Under the decree, signed with the approval of the Minister of Justice, the remaining sentence was reduced by 11 years and four months, to 19 years, without leading to the immediate release of the convicted man.
According to the agency, the partial pardon allows for the gradual utilization of benefits guaranteed by Italian law within prisons, such as parole and alternative measures, based on good behavior and mitigating circumstances.
Claudia Gazzini, senior analyst at the International Crisis Group, explained in an interview with Nova News Agency that "it's not a release, but a reduction of the sentence," noting that the practical effect could be an additional period of service in a comprehensive rehabilitation program.
The case dates back to August 2015, when Alaa Faraj, then 19 years old, left Libya for Europe on a fishing boat carrying approximately 390 people. During the voyage, dozens of migrants, mostly from Bangladesh and sub-Saharan Africa, died from asphyxiation due to engine fumes and lack of oxygen inside the boat's hold. After the Italian Navy intercepted the vessel, 49 bodies were found while the survivors were being transferred.
Nova News Agency reported that Alaa Faraj and other young Libyan men were later convicted after initially being heard as witnesses, despite repeated objections from defense teams and civil society organizations, who questioned the roles attributed to them. The agency also noted that the organization Sea-Watch considered the charges to be based on weak evidence and racial profiling.
During his years of detention, Alaa Faraj pursued his studies and wrote a series of letters published in a book titled "Why I Was a Boy," which, according to the agency, contributed to the renewed calls for clemency in recent years, supported by academic and civil society groups.
The partial pardon does not extend to the other defendants in the same case. However, Gazzini, speaking to Nova News Agency, suggested that the decision could set an indirect legal precedent that might influence the assessment of the conditions and entitlements of other prisoners within Italian prisons, given their continued insistence on their innocence and their efforts to have the case reopened.

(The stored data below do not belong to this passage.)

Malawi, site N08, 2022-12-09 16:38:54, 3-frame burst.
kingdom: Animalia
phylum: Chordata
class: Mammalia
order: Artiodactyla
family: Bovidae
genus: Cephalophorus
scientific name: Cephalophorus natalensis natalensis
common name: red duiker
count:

The agency pointed out that the case intersects politically and diplomatically with the prisoner transfer agreement between Italy and Libya, signed in Palermo in 2023 and subsequently ratified by the Italian Parliament. It considered the partial pardon an initial political and humanitarian signal for reopening the debate on the proportionality of punishments and the management of migration issues in the Mediterranean.